7. Do pay attention to the right order when serving wine. Bubbly wines go first. Then go from white to rosé to red; lightest (e.g., Pinot Grigio, Pinot Noir) to heaviest (Viognier, Cabernet Sauvignon); driest to sweetest.
8. Do pour wine with the label toward the guest. That way people can see what they will be drinking. (Unless you are my friend George who loves to guess which varietal he is tasting.)
9. Don’t serve red wine at room temperature. The ideal temperature for red wine is slightly chilled (18 degrees Celsius or 64 degrees Fahrenheit). Lighter reds could be chilled even more (10-13 degrees Celsius). Chilling red wines enhances fruity flavours, tempers tannins, and reduces the heat of alcohol.

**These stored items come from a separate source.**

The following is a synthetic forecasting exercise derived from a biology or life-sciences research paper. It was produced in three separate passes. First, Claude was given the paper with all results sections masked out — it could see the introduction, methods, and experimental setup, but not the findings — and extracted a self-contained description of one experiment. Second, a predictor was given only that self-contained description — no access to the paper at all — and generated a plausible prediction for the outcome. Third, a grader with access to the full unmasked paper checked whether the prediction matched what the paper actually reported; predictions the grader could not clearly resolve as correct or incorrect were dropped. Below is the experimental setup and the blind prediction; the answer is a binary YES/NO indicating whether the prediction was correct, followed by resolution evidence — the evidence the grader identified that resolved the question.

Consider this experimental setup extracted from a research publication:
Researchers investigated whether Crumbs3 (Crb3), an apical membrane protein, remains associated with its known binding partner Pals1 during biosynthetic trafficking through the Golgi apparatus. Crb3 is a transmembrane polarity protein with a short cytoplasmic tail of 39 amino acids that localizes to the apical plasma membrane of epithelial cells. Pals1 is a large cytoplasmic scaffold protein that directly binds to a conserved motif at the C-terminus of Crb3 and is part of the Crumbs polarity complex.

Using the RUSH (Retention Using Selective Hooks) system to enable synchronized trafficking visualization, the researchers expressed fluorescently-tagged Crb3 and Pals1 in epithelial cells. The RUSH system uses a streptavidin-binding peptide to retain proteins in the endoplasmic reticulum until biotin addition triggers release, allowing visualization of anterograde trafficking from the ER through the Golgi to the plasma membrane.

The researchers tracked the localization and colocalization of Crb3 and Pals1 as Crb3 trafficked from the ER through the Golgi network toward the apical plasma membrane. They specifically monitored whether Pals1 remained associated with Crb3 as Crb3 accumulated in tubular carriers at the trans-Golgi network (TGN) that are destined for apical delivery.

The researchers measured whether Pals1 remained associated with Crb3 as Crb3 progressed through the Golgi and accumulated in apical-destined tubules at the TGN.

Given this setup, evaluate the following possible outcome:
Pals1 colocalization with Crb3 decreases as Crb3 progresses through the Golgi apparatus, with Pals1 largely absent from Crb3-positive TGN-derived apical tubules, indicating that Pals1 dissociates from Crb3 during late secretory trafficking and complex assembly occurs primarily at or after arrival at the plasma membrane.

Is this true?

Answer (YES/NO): YES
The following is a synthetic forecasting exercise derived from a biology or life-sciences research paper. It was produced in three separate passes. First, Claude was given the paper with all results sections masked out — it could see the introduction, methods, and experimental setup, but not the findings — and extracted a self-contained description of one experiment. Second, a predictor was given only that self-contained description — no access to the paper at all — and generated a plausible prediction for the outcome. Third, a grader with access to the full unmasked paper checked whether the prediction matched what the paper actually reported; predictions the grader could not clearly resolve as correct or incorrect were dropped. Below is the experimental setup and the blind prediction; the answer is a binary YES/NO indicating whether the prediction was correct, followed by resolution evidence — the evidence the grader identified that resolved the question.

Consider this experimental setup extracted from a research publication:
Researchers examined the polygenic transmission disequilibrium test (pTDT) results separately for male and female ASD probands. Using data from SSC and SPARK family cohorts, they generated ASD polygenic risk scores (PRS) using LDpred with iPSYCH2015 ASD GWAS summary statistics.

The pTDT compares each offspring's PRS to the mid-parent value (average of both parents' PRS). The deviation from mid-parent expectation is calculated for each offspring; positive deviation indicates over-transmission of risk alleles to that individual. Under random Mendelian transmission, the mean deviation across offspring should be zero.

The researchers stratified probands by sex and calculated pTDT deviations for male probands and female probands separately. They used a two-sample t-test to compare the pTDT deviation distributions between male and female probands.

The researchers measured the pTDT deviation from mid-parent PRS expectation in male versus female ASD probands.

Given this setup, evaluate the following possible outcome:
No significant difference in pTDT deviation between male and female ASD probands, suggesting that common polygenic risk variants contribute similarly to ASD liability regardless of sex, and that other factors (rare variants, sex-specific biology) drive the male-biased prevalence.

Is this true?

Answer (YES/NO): NO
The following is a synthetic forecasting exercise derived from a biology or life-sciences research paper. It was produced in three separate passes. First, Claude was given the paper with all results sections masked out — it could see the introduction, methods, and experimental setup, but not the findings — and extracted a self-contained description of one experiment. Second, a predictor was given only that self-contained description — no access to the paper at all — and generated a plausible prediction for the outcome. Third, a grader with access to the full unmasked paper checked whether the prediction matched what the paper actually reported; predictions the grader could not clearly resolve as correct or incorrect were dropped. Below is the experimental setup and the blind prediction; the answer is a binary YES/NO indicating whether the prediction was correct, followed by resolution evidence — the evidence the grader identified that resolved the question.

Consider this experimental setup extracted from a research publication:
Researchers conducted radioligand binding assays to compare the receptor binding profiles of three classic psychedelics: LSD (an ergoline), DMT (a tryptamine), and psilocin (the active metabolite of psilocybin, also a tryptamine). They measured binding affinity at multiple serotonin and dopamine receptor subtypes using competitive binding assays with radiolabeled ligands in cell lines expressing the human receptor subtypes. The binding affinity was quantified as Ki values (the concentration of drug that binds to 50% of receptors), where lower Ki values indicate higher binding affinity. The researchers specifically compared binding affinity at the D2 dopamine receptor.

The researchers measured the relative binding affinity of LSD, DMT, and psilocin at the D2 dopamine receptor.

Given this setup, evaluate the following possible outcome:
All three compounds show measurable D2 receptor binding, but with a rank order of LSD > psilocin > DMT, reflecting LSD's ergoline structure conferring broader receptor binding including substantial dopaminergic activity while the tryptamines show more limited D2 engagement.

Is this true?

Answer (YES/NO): NO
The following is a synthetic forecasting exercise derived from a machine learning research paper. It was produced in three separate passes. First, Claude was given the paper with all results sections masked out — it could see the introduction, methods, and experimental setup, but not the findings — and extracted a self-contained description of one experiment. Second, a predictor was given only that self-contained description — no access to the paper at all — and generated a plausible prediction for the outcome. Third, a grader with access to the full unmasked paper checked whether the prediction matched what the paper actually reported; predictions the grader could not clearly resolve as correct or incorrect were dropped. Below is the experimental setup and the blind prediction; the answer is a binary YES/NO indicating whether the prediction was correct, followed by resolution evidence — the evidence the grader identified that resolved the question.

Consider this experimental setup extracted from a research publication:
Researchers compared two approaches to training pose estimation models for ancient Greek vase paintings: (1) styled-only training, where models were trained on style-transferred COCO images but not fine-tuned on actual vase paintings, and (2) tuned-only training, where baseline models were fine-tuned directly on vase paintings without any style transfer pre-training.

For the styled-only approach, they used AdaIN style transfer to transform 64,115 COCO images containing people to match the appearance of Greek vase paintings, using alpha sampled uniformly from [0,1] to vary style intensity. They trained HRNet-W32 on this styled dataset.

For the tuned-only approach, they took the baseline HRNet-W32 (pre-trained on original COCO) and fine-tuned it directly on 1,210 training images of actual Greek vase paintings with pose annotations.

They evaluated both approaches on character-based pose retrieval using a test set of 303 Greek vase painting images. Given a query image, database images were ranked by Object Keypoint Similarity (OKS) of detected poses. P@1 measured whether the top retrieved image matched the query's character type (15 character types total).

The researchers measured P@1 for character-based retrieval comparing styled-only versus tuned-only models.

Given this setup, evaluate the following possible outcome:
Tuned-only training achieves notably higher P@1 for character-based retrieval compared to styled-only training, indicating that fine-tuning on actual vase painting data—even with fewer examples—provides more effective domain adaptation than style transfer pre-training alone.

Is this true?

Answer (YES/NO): YES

10. Do consider decanting some wines. There are two reasons for decanting wine: to separate sediment that has formed during aging; to expose the wine to oxygen. The latter is meant to soften acids and tannin. Do be careful, decanting a delicate Burgundy is probably not necessary, but an older vintage Barolo or Rioja could benefit from a little breathing time (30-45 minutes).
11. Do pair wine to the food you are serving. There are many resources on the Internet to help you pair food and wine. I wrote a blog on that topic for a winery that may be of some help to you. It’s a good idea to always choose both a white and a red wine for your dinner party table. That way you can address the different palates and preferences of your guests.
Bringing wine to a dinner party may pose a dilemma for your host. Most likely the host has already selected wine to pair with the food being served. However, a bottle of wine is always welcome. So here are a few options …
12. Do tell your host that the wine you brought is a thank you and that you hope she/he will enjoy it soon.
13. Do call ahead and ask if the wine you are eager to bring will work with the food and the occasion.
14. Do spend at least $15-25 on a bottle of wine to bring to a dinner party.
15. Do talk about the wine your host is serving or the wine your guests have brought. Wine can be a fun topic of conversation.